New user self-registration is disabled due to spam. For an account please email bugs-admin@lists.llvm.org with your e-mail address and full name.

Bug 40483 - [X86] Failure to merge ISD::SUB(x,y) and X86ISD::SUB(x,y)
Summary: [X86] Failure to merge ISD::SUB(x,y) and X86ISD::SUB(x,y)
Status: RESOLVED FIXED
Alias: None
Product: libraries
Classification: Unclassified
Component: Backend: X86 (show other bugs)
Version: trunk
Hardware: PC Windows NT
: P enhancement
Assignee: Unassigned LLVM Bugs
URL:
Keywords:
Depends on:
Blocks: release-9.0.0
  Show dependency tree
 
Reported: 2019-01-26 13:38 PST by Simon Pilgrim
Modified: 2019-07-25 07:25 PDT (History)
5 users (show)

See Also:
Fixed By Commit(s): r353044,r354771


Attachments

Note You need to log in before you can comment on or make changes to this bug.
Description Simon Pilgrim 2019-01-26 13:38:31 PST
We sometimes fail to recognise that ISD::SUB(x,y) and X86ISD::SUB(x,y) can be represented by the X86ISD::SUB(x,y).

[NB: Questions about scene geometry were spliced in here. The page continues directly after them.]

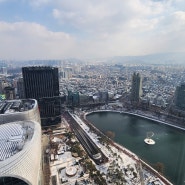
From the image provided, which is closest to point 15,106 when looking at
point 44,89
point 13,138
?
point 13,138

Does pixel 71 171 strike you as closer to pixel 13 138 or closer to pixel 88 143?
pixel 88 143

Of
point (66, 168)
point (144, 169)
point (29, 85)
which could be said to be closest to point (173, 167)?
point (144, 169)

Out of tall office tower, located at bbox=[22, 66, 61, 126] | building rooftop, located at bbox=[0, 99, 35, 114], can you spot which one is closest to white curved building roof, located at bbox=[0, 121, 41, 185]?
building rooftop, located at bbox=[0, 99, 35, 114]

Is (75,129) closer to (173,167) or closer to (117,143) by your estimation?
(117,143)

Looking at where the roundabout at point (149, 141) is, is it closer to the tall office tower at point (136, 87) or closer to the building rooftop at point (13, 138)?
the building rooftop at point (13, 138)

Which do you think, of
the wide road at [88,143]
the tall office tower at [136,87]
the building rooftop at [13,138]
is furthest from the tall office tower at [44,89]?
the tall office tower at [136,87]
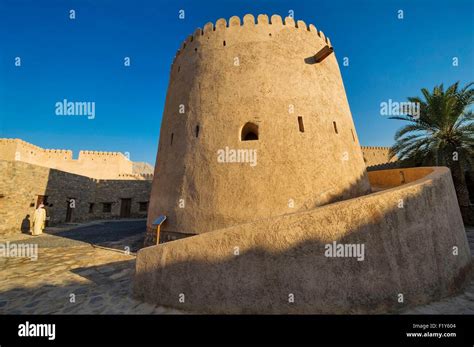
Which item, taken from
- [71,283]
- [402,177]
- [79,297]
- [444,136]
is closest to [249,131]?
[79,297]

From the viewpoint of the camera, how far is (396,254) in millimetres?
3646

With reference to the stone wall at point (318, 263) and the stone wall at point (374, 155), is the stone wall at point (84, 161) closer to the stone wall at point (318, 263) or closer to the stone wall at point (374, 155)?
the stone wall at point (374, 155)

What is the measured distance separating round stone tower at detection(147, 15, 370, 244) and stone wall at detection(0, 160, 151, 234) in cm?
899

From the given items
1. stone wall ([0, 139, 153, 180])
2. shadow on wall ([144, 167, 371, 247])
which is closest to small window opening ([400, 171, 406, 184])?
shadow on wall ([144, 167, 371, 247])

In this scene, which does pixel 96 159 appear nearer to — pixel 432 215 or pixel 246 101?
pixel 246 101

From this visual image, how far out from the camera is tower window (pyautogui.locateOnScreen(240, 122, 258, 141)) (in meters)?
7.02

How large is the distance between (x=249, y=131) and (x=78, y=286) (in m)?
5.90

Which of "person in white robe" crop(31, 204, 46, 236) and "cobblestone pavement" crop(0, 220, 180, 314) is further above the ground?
"person in white robe" crop(31, 204, 46, 236)

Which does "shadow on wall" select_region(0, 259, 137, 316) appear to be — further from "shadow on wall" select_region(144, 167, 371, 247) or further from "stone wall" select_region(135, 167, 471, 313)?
"shadow on wall" select_region(144, 167, 371, 247)

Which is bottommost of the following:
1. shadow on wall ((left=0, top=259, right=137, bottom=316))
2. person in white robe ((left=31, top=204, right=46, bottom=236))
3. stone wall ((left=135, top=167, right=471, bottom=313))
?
shadow on wall ((left=0, top=259, right=137, bottom=316))

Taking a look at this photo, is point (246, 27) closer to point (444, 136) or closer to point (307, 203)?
point (307, 203)
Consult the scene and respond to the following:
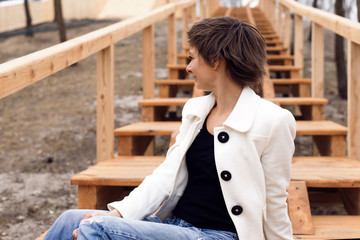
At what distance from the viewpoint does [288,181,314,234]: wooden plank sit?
215 centimetres

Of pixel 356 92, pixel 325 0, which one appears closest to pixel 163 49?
pixel 325 0

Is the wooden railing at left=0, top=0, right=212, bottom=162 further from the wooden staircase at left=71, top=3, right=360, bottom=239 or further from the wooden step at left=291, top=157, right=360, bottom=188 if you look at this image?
Result: the wooden step at left=291, top=157, right=360, bottom=188

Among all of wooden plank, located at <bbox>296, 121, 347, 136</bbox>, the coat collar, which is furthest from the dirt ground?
the coat collar

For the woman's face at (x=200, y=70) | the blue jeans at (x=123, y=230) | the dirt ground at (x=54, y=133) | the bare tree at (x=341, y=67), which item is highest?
the woman's face at (x=200, y=70)

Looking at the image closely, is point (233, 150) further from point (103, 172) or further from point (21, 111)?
point (21, 111)

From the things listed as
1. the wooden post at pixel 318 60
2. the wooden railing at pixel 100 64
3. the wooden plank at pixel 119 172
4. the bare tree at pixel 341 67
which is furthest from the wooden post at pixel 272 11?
the wooden plank at pixel 119 172

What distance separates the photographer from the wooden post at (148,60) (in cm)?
402

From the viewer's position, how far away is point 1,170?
206 inches

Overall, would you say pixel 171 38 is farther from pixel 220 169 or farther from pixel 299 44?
pixel 220 169

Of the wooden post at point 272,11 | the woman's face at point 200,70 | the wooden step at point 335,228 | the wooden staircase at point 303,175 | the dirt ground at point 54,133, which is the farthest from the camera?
the wooden post at point 272,11

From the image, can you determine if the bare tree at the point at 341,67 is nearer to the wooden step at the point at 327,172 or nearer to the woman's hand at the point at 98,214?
the wooden step at the point at 327,172

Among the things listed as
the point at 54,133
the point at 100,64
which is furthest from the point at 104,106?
the point at 54,133

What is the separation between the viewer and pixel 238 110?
1.61 metres

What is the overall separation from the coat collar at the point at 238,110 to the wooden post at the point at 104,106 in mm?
1196
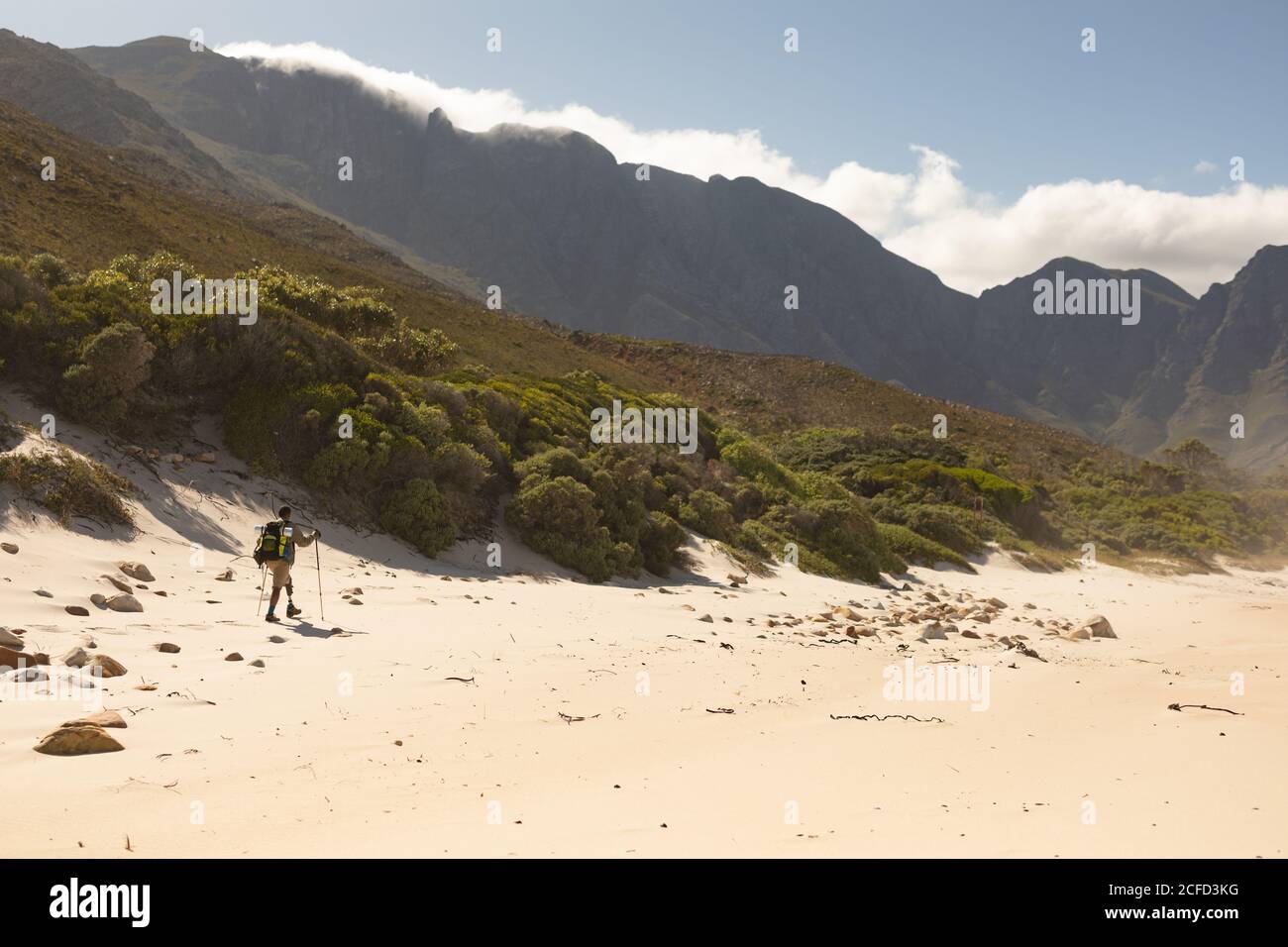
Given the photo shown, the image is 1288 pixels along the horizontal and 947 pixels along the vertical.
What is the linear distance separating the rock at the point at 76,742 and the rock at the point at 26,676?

https://godbolt.org/z/-RFU9J

#include <x86intrin.h>

using u64 = unsigned long long;

u64 test_sub1(u64 *p, u64 x) {
  u64 r = *p - x;
  _subborrow_u64(0, *p, x, p);
  return *p - r; // zero
}

u64 test_sub2(u64 *p, u64 x) {
  u64 r = *p - x;
  _subborrow_u64(0, *p, x, p);
  return r - *p; // zero
}

_Z9test_sub1Pyy:
        movq    (%rdi), %rcx
        movq    %rcx, %rax
        subq    %rsi, %rax
        movq    %rax, (%rdi)
        subq    %rcx, %rsi
        addq    %rsi, %rax
        retq
_Z9test_sub2Pyy:
        subq    %rsi, (%rdi)
        xorl    %eax, %eax
        retq
Comment 1 Simon Pilgrim 2019-02-04 05:48:04 PST
The test_sub1 case is fixed by rL353044, but it relies on the SBB being simplified to a generic SUB.

There's still scope to fix the more general case where the overflow flag is used.
Comment 2 Simon Pilgrim 2019-02-04 06:01:51 PST
More general test cases: https://godbolt.org/z/V13JT_

define i64 @test_sub1a(i64*, i64) {
  %3 = load i64, i64* %0, align 8
  %4 = tail call { i8, i64 } @llvm.x86.subborrow.64(i8 0, i64 %3, i64 %1)
  %5 = extractvalue { i8, i64 } %4, 1
  store i64 %5, i64* %0, align 8
  %6 = extractvalue { i8, i64 } %4, 0
  %7 = icmp eq i8 %6, 0
  %8 = sub i64 %1, %3
  %9 = add i64 %8, %5
  %10 = select i1 %7, i64 %9, i64 0
  ret i64 %10
}
define i64 @test_sub2a(i64*, i64) {
  %3 = load i64, i64* %0, align 8
  %4 = tail call { i8, i64 } @llvm.x86.subborrow.64(i8 0, i64 %3, i64 %1)
  %5 = extractvalue { i8, i64 } %4, 1
  store i64 %5, i64* %0, align 8
  %6 = extractvalue { i8, i64 } %4, 0
  %7 = icmp eq i8 %6, 0
  %8 = sub i64 %3, %1
  %9 = add i64 %8, %5
  %10 = select i1 %7, i64 0, i64 %9
  ret i64 %10
}
declare { i8, i64 } @llvm.x86.subborrow.64(i8, i64, i64)

test_sub1a:
        movq    (%rdi), %rcx
        movq    %rcx, %rax
        subq    %rsi, %rax
        movq    %rsi, %rdx
        subq    %rcx, %rdx
        addq    %rax, %rdx
        xorl    %eax, %eax
        subq    %rsi, %rcx
        movq    %rcx, (%rdi)
        cmovaeq %rdx, %rax
        retq
test_sub2a:
        movq    (%rdi), %rcx
        movq    %rcx, %rdx
        subq    %rsi, %rdx
        addq    %rdx, %rdx
        xorl    %eax, %eax
        subq    %rsi, %rcx
        movq    %rcx, (%rdi)
        cmovbq  %rdx, %rax
        retq
Comment 3 Simon Pilgrim 2019-02-24 14:13:56 PST
Candidate: https://reviews.llvm.org/D58597
Comment 4 Simon Pilgrim 2019-05-12 06:07:54 PDT
Merge negated ISD::SUB nodes into X86ISD::SUB equivalent 
https://reviews.llvm.org/D58875
Comment 5 Sanjay Patel 2019-07-11 11:08:13 PDT
Anything left after https://reviews.llvm.org/rL365791?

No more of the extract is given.